Directors and managers who are selling their shares know more about the company and its business situation than people buying into it. They are also not required to disclose any information to the public while the company is private. This limits the amount of information available on it.

Even though companies that are going through the IPO process have to meet disclosure requirements and prepare a PPM (Private Placement Memorandum), the information provided often is not enough to give investors an accurate picture of the business’ performance.

In addition to that, the underwriters who intermediate the share sale have the incentive of maximizing the price they are able to secure in the secondary market.

Can You Sell Pre-IPO Shares Right Away?

For the majority of the pre-IPO companies, the only way to sell shares is through a secondary market that facilitates the transaction of private investments.

However, regulators have gradually tightened the rules that govern the buying and selling of pre-IPO shares. Many companies have also been found to delay their IPOs during a wave of eager private capital which has created increased demand between both buyers and sellers.

In Conclusion

Regardless of what route you choose to take, make sure you do not make any rash decisions. Investing in pre-IPO shares can be beneficial and lucrative, but also rather risky. Not each company succeeds, and you run a run a risk of losing your money if you do not invest wisely.

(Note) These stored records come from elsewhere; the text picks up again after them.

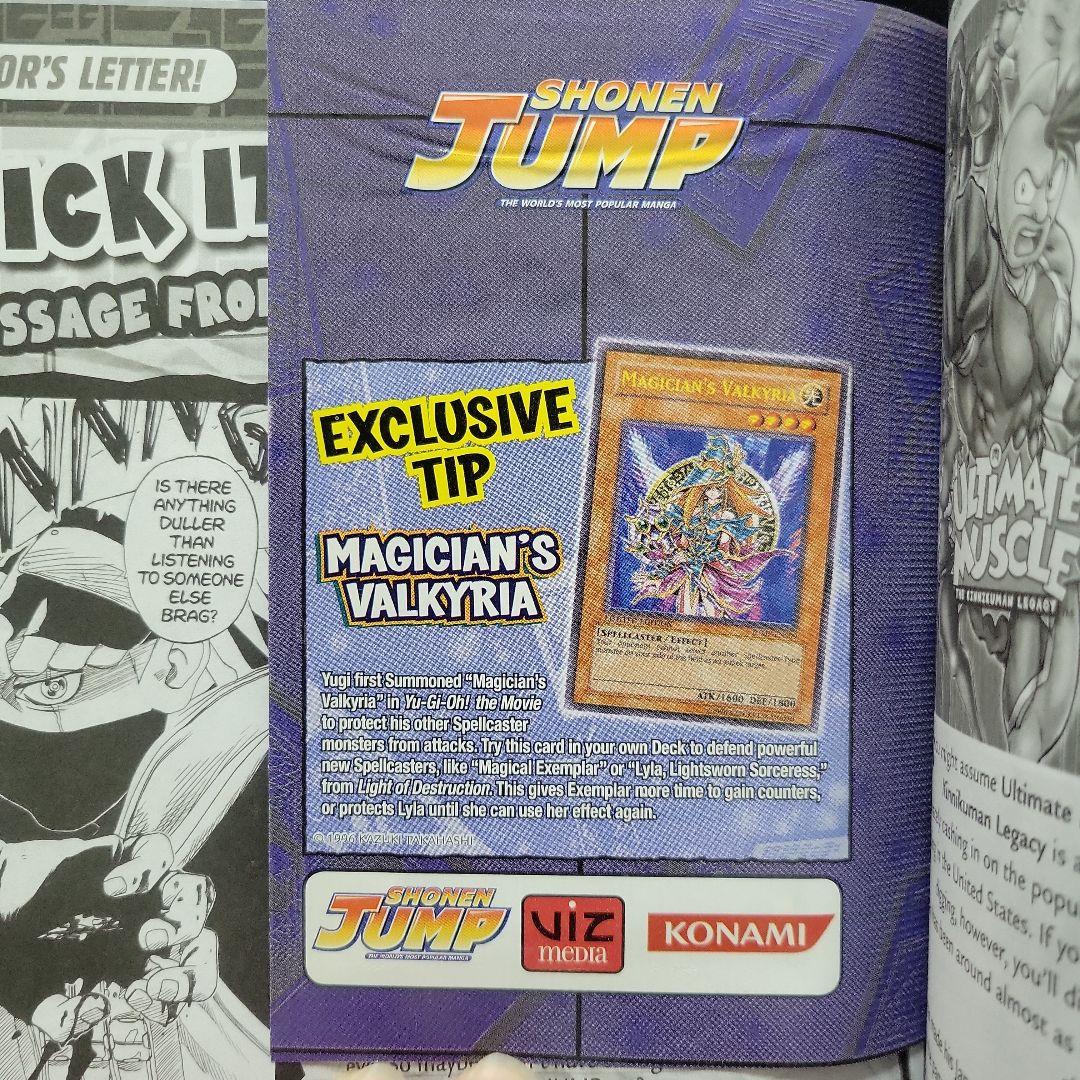 週刊少年ジャンプ】 5周年記念 英語版 ※遊戯王カード付き(未開封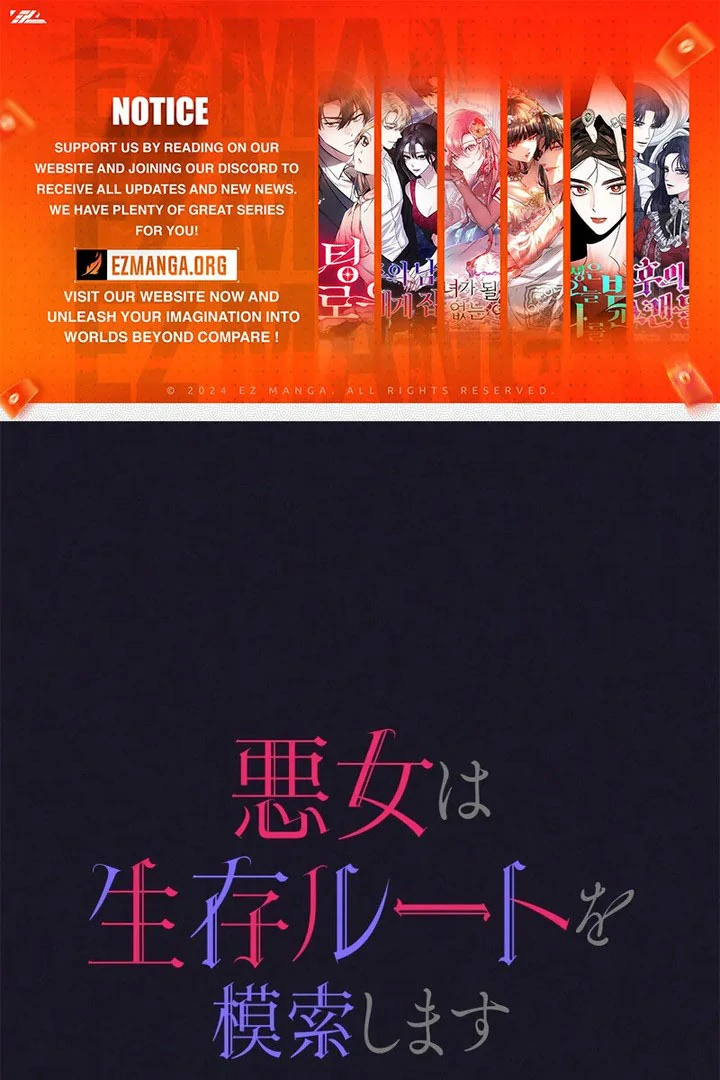 The Villainess Wants to Coexist Chapter 39 - page 1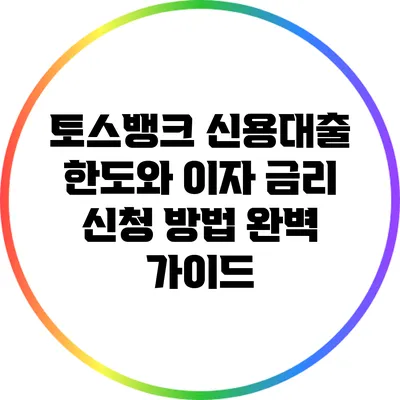 토스뱅크 신용대출 한도와 이자 금리 신청 방법 완벽 가이드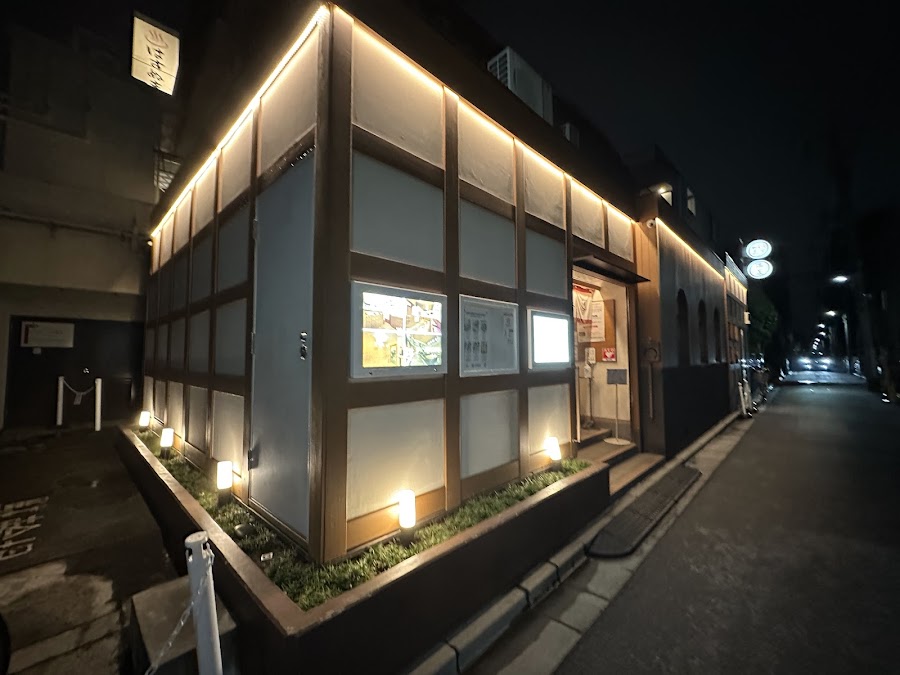 Hasunuma Onsen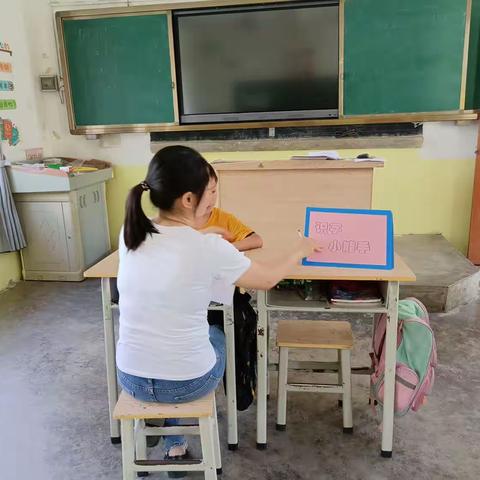 乐考无纸笔，闯关我最棒——白石镇六域小学一二年级无纸笔测试活动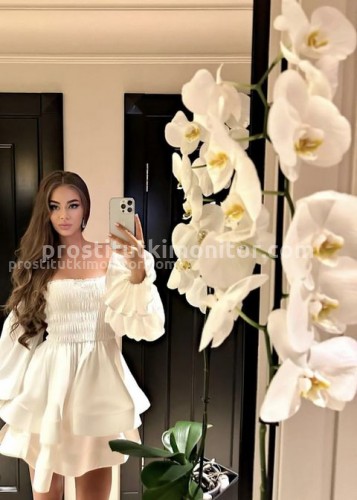 Кира, Г. Руза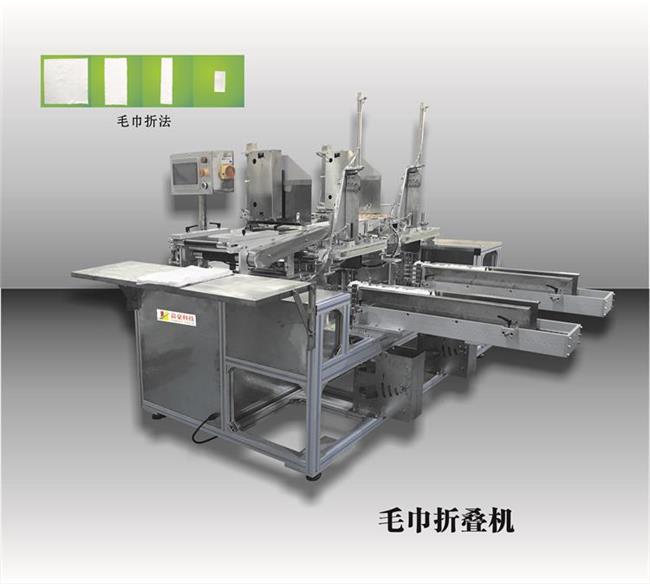 毛巾折疊需要使用到什么設(shè)備呢?益豪科技折疊機廠家告訴你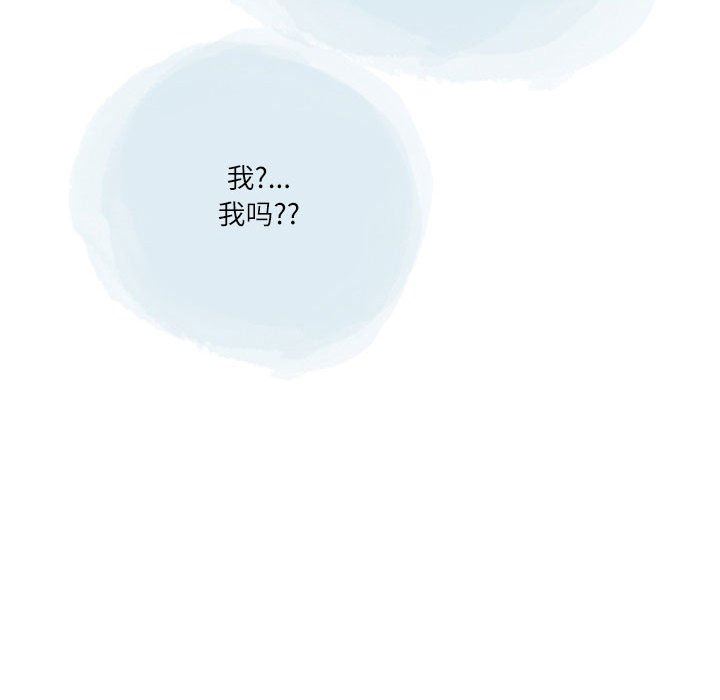 情事物語Second第34話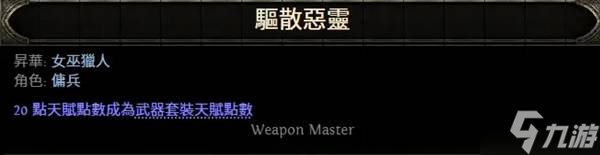 《流放之路2》第三賽季獵魔人旋風(fēng)BD參考 S3獵魔人旋風(fēng)BD配裝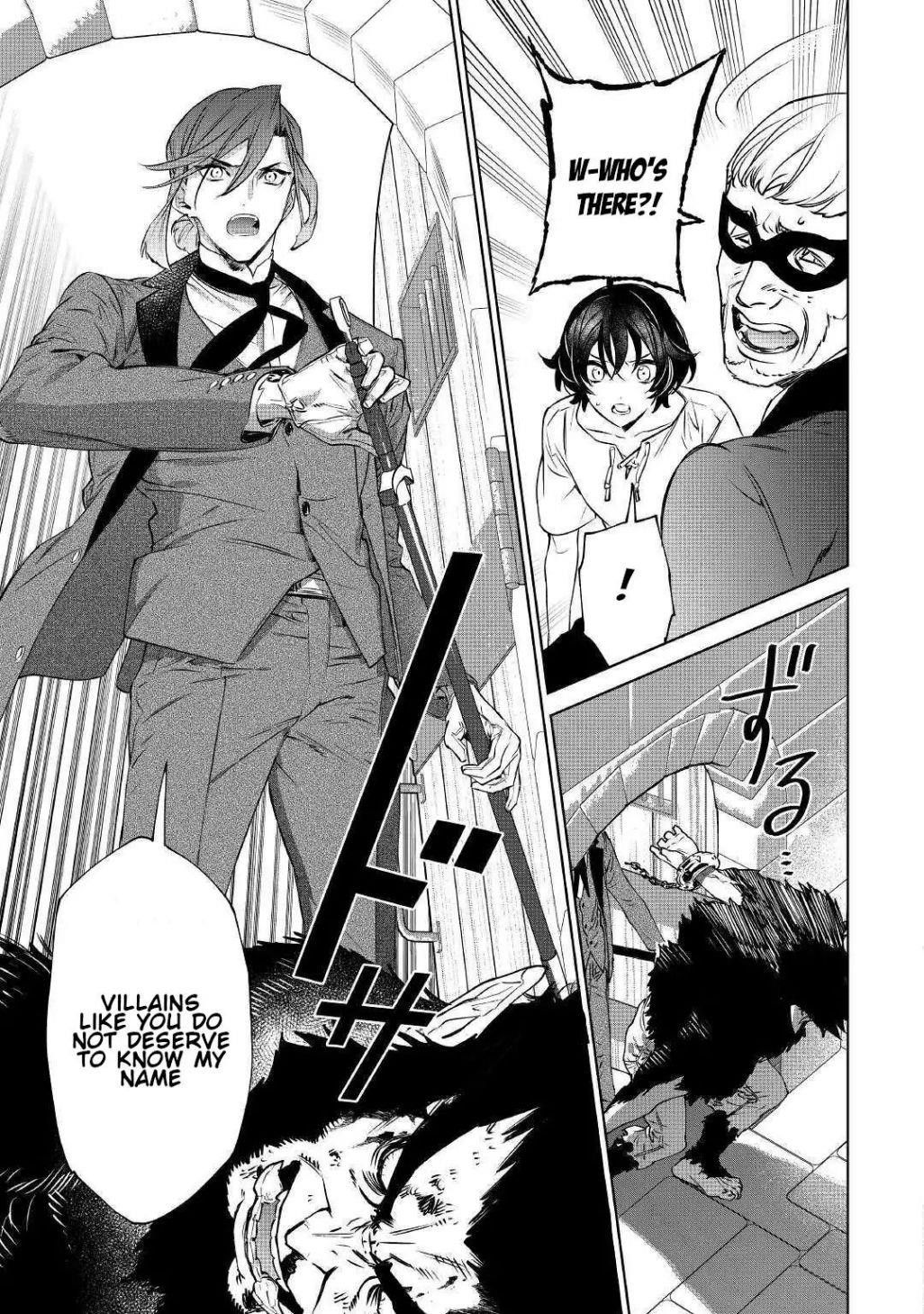 May I Please Ask You Just One Last Thing? Chapter 13 - Page 3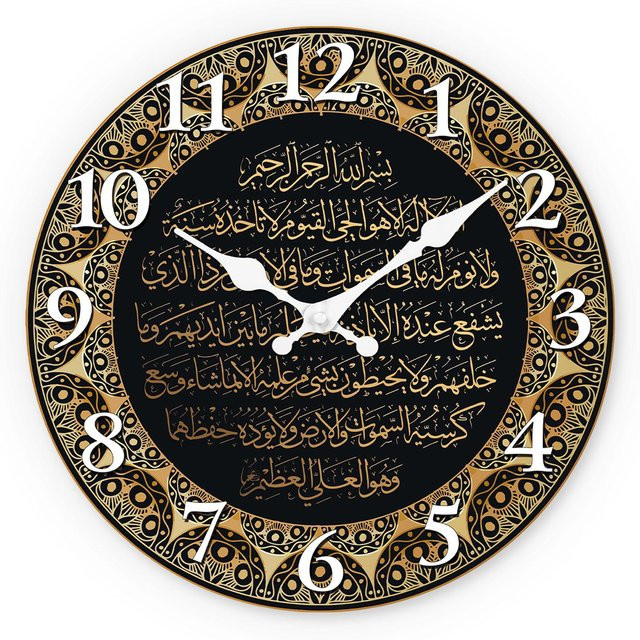 Islamische Kalligraphie Wanddekoration aus Bambusholz im Vintage-Stil, kreisförmig, Durchmesser: 25,4 cm - Bild 1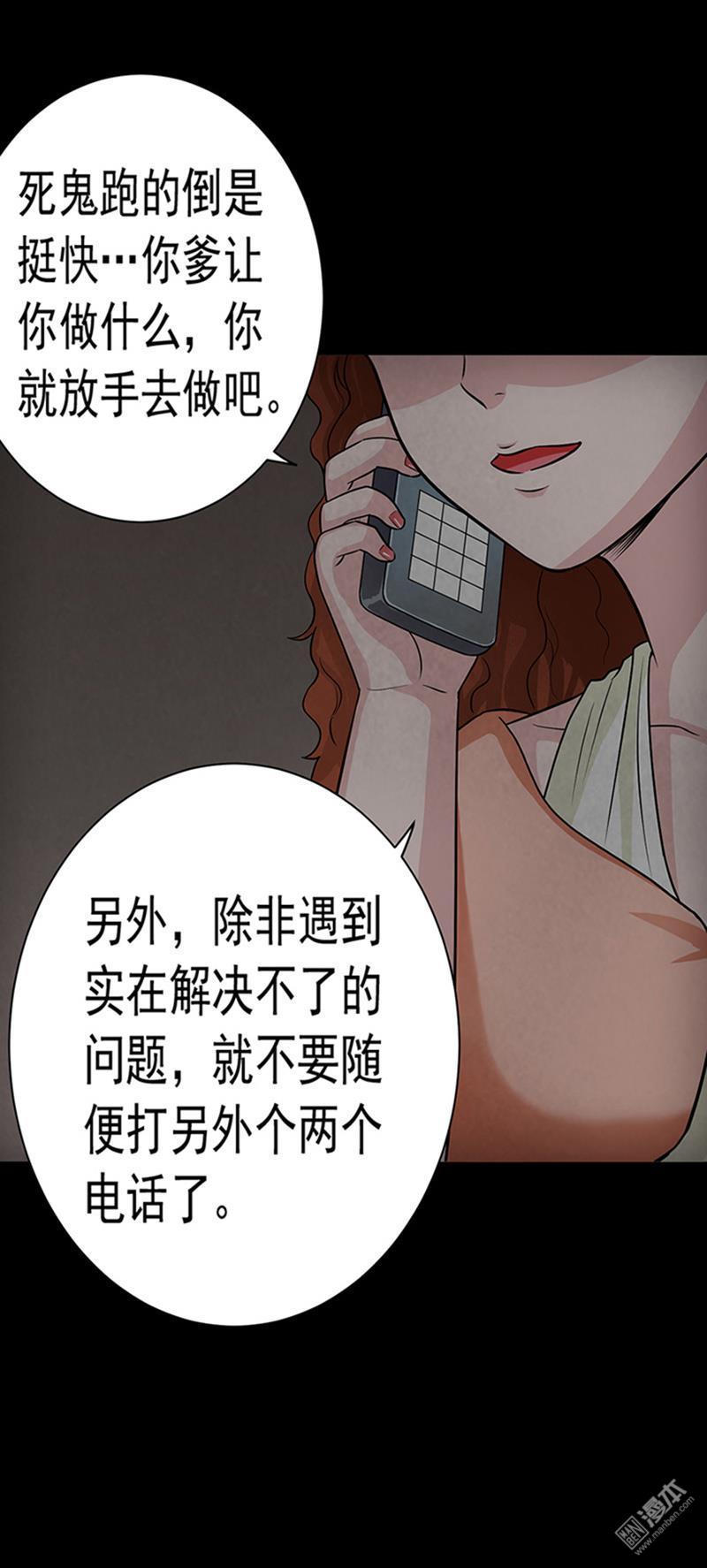 第12回神祕電話（30P）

To avoid this, make sure you familiarize yourself with the topics of finance, investment, and business analysis. It will allow you to more accurately assess the potential of companies and become a successful investor.

And last, but not least, never invest without legal protection. Choose only companies that utilize a PPM. That will ensure that they are transparent and comply with ant-fraud laws. Alternatively, you can have a lawyer or attorney prepare and investment contract and a term sheet for you.